- Passage
4.3. Image Classification (COSsimA)

Image classification produced the first preliminary map, COSsimA, RF [44] in R environment [45] via the package randomForest [46]. This map was obtained through the combination of two classifications. The first classification was general and included all classes (level 3) of the nomenclature defined (Table 1). However, the classification suffered from large omission errors of evergreen oaks, making a large part of the country look treeless. These errors were particularly serious in South Portugal, where S1 subzones are large. In these subzones, the typical sparse and isolated distribution of oaks are largely associated with mixed pixels typically excluded from training samples, and classifiers have no means to learn that pattern. Furthermore, the diversity of low vegetation found underneath and between trees adds heterogeneity to the landscape, worsening classification errors. To address this problem, the second classification performed was dedicated to detecting tree crowns of evergreen oaks in S1 subzones. This classification used a more simplistic class nomenclature. The goal was to find the pixels that should be classified as evergreen oaks and superimpose them on the first classification. Details on both classifications are provided below.

4.3.1. General Classification

Sentinel-2 spectral data (i.e., composites, spectral indices, and metrics) and the DTM of Portugal were used as classification features. RF was trained separately in spatial strata, allowing classification to adapt to local conditions in two ways. First, the mapping zones were classified independently from each other and based on dedicated training data. Second, the classes effectively trained varied across subzones. That is, each subzone used a customised set of training data selected from those available for the mapping zone. This was possible because the training samples represented training classes instead of the final map classes. The purpose was to gain control over the spectral diversity of the map classes and use their various spectral traits differently. For example, training data representing regeneration of burnt shrublands could be collected for a given mapping zone but used only in subzones S2 or S3. This enabled the classifier to learn spectral patterns relevant for subzones where they mostly occur while avoiding commission errors to spread freely elsewhere.

- Information supplied
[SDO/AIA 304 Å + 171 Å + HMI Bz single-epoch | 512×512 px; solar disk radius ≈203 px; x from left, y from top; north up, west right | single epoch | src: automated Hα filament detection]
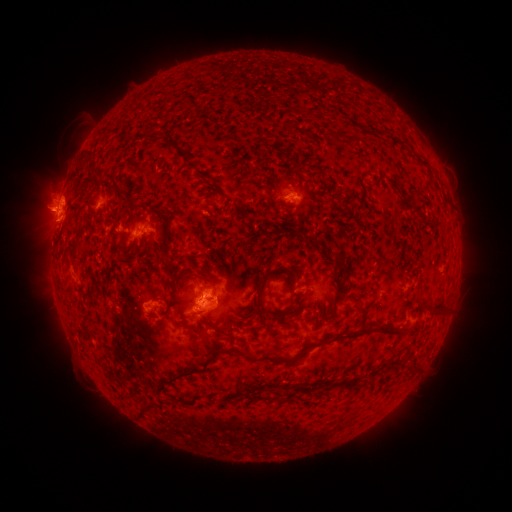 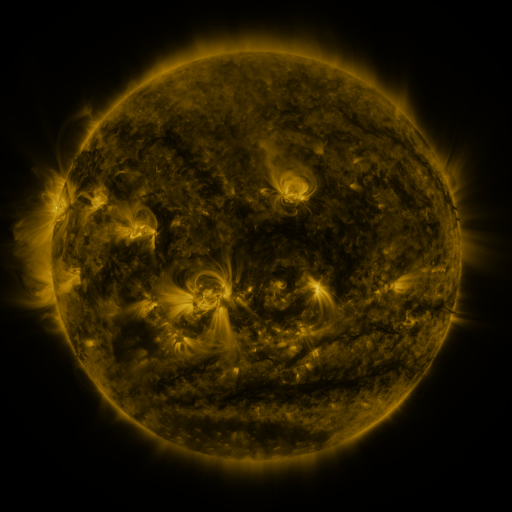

- Set exercise
Carry on the passage on the COSsimA image classification, starting right after its last sentence. None of the data here is used.

- Result below
Sample size varied as a function of the area of the mapping zones. Specifically, all training classes had the same number of training pixels in a given mapping zone, but this number varied across mapping zones, with a minimum of 1000 and a maximum of 6000 pixels per training class. The training pixels were selected randomly within limits of polygons, which were generated either automatically or manually (Table 2) to represent the training classes. Polygons automatically generated resulted from the intersection of several auxiliary datasets (described in Section 3.2), representing compatible land cover information [47]. For example, polygons representing eucalyptus were shaped by intersecting the area of that class in COS and the area classified as broadleaves in DLT. The goal was to discard areas where different sources disagree on land cover classification to overcome inadequate characteristics of the datasets, such as large MMU. However, other issues remained. A typical case relates to the fact that COS is mostly a land use map and that can conflict with land cover (e.g., forest land temporarily without trees). Moreover, the 2015 versions of the HRL were used and could be outdated. Thus, additional filtering criteria such as a threshold of NDVI were needed to remove areas possibly mislabelled as forest or other vegetated cover.

Polygons manually generated were obtained through visual interpretation of the orthophoto maps and Sentinel-2 data. The decision of producing polygons manually to extract training pixels was made whenever the automatic procedure delivered poor results for classes that could impact considerably on the general quality of the map and there was no perspective of improvement in later stages. Problems in automatic training generation could have different causes. One common cause was error of the auxiliary datasets, resulting in mislabelled polygons. Since these errors commonly involved spectrally similar classes, mislabelling could enlarge classification errors. Shrublands were delimited manually to reduce confusion with forest. Furthermore, sometimes few and small polygons were generated automatically, thereby limiting the number of pixels available for training. Typical cases correspond to disagreements between broadleaves and conifers in different datasets. These situations forced manual delimiting for some tree species in a few mapping zones. Additionally, all polygons, either automatic or manual, were eroded with a negative buffer to avoid errors related to geometry and generalisation of the original sources.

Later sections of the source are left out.